The interval of the normalized data depends on whether fixZero is specified or not. fixZero defaults to true. When fixZero is false, the normalized interval is $[0,1]$ and the distribution of the normalized values depends on the normalization mode. For example, with Min Max, the minimum and maximum values are mapped to 0 and 1 respectively and remaining values fall in between. When fixZero is set, the normalized interval is $[-1,1]$ with the distribution of the normalized values depending on the normalization mode, but the behavior is different. With Min Max, the distribution depends on how far away the number is from 0, resulting in the number with the largest distance being mapped to 1 if its a positive number or -1 if its a negative number. The distance from 0 will affect the distribution with a majority of numbers that are closer together normalizing towards 0. Robust Scaling does not use fixZero, and its values are not constrained to $[0,1]$ or $[-1,1]$. Its scaling is based on the range of the data and the quantile min and max provided.

The equation for the output $y$ of applying both Mean Variance and Log Mean Variance on input $x$ without using the CDF option is: $y = (x - \text{offset}) \text{scale}$. Where offset and scale are computed during training.

Using the CDF option it is: $y = 0.5 * (1 + \text{ERF}((x - \text{mean}) / (\text{standard deviation} * sqrt(2)))$. Where ERF is the Error Function used to approximate the CDF of a random variable assumed to normally distributed. The mean and standard deviation are computing during training.

To create this estimator use one of the following:

Check the above links for usage examples.

Methods

Fit(IDataView)

Trains and returns a NormalizingTransformer.

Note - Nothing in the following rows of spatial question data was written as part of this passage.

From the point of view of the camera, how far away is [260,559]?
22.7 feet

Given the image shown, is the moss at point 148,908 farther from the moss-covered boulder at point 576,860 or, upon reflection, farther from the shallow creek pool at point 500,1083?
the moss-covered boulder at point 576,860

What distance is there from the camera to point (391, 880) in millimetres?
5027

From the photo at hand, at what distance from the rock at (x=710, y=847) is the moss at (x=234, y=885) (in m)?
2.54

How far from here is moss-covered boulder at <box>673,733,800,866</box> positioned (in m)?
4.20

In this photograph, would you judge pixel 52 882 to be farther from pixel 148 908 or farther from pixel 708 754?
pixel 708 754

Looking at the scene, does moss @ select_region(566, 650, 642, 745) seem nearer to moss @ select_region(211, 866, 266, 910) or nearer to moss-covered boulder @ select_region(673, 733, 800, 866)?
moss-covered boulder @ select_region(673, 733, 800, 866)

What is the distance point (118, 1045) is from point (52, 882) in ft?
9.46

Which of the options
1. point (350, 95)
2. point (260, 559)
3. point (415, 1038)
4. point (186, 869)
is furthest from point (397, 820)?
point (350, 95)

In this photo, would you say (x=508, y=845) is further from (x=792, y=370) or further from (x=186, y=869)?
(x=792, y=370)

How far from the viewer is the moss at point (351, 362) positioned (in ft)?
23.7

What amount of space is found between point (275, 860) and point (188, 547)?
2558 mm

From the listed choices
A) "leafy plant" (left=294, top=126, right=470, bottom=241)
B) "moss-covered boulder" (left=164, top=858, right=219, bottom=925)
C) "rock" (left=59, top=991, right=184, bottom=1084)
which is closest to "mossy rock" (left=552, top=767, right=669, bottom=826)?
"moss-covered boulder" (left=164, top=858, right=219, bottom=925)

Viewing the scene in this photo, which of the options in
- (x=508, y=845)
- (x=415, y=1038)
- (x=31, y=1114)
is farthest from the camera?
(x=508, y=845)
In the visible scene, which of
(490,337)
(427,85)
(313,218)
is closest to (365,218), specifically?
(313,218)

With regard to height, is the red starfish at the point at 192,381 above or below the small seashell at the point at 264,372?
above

GetOutputSchema(SchemaShape)

Returns the SchemaShape of the schema which will be produced by the transformer. Used for schema propagation and verification in a pipeline.

Extension Methods

AppendCacheCheckpoint<TTrans>(IEstimator<TTrans>, IHostEnvironment)

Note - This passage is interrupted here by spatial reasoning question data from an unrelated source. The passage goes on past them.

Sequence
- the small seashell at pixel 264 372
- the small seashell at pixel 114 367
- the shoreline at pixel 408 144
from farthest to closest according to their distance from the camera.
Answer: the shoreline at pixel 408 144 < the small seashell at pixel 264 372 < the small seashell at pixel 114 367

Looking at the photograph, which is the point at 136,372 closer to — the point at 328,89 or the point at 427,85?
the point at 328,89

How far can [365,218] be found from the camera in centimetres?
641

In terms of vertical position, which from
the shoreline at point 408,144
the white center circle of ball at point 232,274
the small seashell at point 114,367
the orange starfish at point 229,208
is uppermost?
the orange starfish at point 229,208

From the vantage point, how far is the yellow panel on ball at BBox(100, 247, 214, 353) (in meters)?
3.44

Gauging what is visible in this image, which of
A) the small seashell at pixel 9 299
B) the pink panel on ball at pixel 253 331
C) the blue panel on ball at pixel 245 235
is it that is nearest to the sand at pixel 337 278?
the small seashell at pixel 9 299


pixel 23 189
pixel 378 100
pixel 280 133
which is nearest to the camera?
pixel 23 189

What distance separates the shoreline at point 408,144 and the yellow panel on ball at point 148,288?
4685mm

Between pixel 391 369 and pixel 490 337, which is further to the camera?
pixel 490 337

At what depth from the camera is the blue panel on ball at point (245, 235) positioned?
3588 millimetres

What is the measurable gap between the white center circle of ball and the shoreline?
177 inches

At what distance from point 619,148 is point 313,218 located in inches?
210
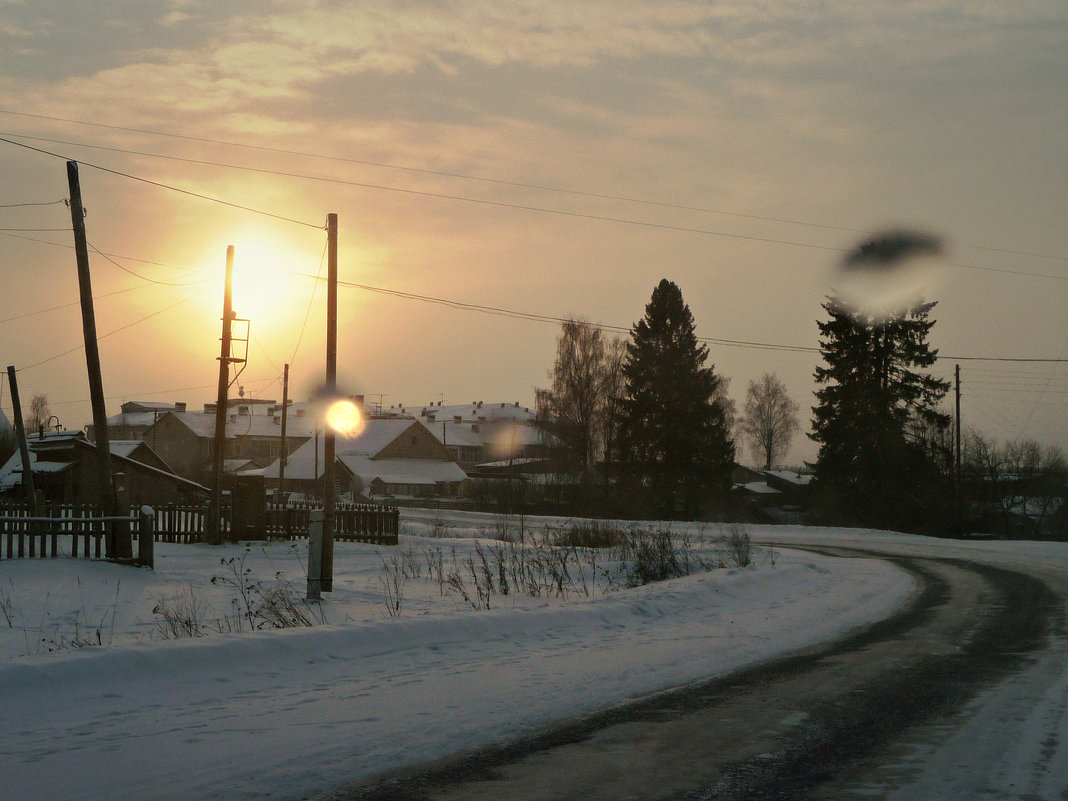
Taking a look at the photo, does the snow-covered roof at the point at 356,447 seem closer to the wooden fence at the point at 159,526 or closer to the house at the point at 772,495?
the house at the point at 772,495

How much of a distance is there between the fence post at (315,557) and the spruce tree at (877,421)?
37.9 m

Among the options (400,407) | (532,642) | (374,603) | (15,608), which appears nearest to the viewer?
(532,642)

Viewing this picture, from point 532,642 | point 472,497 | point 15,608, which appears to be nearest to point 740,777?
point 532,642

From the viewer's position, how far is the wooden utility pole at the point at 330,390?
1509 cm

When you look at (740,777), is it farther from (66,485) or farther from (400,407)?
(400,407)

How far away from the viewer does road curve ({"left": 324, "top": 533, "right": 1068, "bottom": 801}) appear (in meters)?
5.21

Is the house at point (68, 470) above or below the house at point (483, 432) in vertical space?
below

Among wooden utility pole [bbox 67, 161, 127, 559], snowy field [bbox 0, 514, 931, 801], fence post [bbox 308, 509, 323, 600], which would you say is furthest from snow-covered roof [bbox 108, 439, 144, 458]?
fence post [bbox 308, 509, 323, 600]

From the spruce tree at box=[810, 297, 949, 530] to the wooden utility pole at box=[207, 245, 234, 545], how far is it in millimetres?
31104

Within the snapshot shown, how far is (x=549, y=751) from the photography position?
19.5 ft

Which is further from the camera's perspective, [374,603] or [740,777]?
[374,603]

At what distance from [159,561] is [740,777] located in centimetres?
1756

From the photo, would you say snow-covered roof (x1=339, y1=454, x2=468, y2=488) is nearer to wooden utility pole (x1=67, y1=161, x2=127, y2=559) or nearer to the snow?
wooden utility pole (x1=67, y1=161, x2=127, y2=559)

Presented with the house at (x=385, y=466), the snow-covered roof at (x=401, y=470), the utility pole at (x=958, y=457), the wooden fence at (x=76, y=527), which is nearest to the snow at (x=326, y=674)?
the wooden fence at (x=76, y=527)
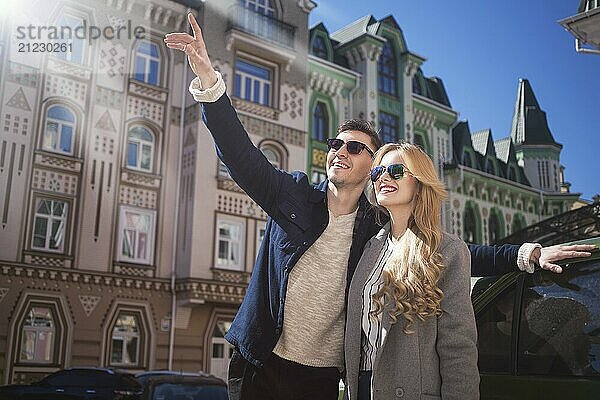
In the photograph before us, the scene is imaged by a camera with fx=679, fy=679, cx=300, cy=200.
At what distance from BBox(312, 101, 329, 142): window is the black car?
46.7 ft

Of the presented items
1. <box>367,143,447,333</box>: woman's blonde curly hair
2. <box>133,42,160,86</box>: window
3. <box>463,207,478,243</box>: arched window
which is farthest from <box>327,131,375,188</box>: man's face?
<box>463,207,478,243</box>: arched window

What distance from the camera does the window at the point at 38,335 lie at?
15180mm

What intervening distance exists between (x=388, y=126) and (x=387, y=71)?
2.16 metres

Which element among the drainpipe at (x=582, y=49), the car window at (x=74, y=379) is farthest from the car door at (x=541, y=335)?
the drainpipe at (x=582, y=49)

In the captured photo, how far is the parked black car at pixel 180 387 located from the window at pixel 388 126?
17361 mm

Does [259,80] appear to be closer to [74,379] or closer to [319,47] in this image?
[319,47]

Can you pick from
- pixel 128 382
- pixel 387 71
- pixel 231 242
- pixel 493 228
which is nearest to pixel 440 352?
pixel 128 382

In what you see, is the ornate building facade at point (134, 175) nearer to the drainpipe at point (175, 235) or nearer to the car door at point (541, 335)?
the drainpipe at point (175, 235)

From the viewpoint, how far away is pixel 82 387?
8391 mm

Append a 'caching checkpoint' to the estimator chain. This will ensure that the downstream estimators will be trained against cached data. It is helpful to have a caching checkpoint before trainers that take multiple data passes.

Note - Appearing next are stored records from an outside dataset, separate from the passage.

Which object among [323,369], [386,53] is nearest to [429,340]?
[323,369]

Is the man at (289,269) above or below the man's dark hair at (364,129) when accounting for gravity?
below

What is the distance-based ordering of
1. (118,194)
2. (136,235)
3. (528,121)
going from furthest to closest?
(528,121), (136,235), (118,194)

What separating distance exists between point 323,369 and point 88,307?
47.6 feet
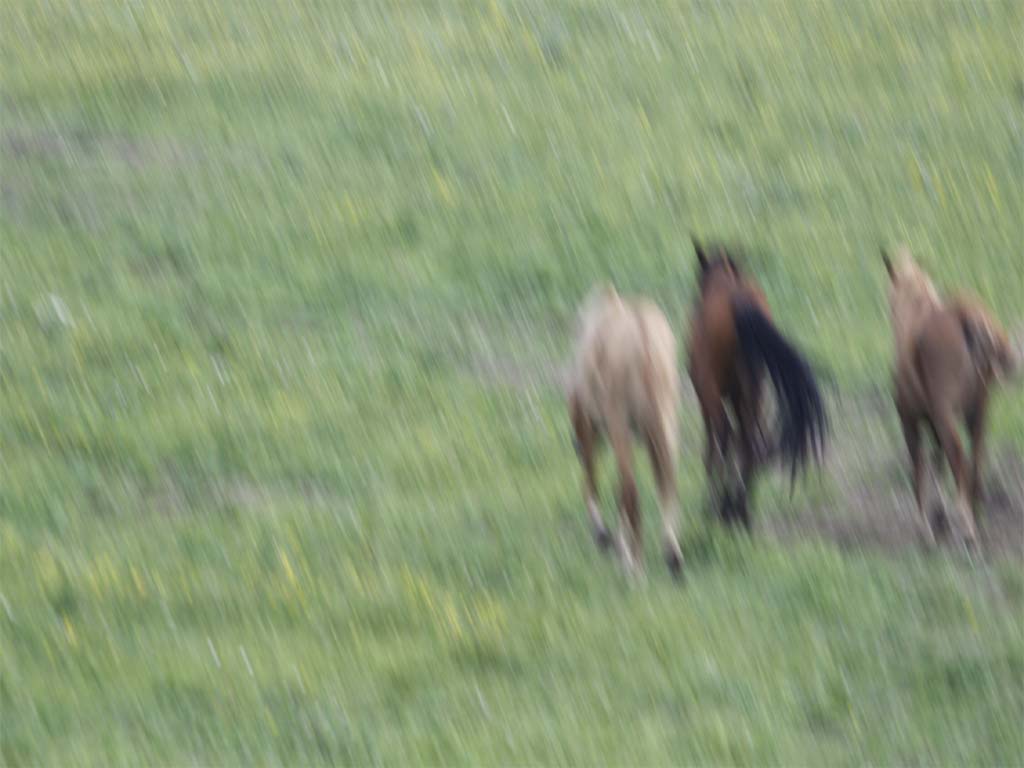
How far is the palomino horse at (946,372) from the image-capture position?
805cm

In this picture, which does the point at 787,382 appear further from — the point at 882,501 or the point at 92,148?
the point at 92,148

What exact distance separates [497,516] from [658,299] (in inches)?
167

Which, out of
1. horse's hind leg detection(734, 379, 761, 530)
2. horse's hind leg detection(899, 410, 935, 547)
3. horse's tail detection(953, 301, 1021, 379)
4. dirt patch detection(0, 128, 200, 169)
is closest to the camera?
horse's tail detection(953, 301, 1021, 379)

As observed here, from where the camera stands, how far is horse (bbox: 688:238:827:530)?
781cm

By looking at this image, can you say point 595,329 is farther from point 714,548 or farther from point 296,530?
point 296,530

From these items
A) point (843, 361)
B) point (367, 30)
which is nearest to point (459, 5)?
point (367, 30)

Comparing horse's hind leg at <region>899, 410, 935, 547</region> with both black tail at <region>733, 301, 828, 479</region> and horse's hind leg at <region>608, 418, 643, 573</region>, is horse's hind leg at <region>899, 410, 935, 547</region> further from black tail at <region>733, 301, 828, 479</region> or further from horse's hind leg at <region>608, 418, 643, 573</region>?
horse's hind leg at <region>608, 418, 643, 573</region>

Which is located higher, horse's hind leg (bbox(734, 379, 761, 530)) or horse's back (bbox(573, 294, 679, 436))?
horse's back (bbox(573, 294, 679, 436))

WithOnFitDelegate<TTransformer>(IEstimator<TTransformer>, Action<TTransformer>)

Given an estimator, return a wrapping object that will call a delegate once Fit(IDataView) is called. It is often important for an estimator to return information about what was fit, which is why the Fit(IDataView) method returns a specifically typed object, rather than just a general ITransformer. However, at the same time, IEstimator<TTransformer> are often formed into pipelines with many objects, so we may need to build a chain of estimators via EstimatorChain<TLastTransformer> where the estimator for which we want to get the transformer is buried somewhere in this chain. For that scenario, we can through this method attach a delegate that will be called once fit is called.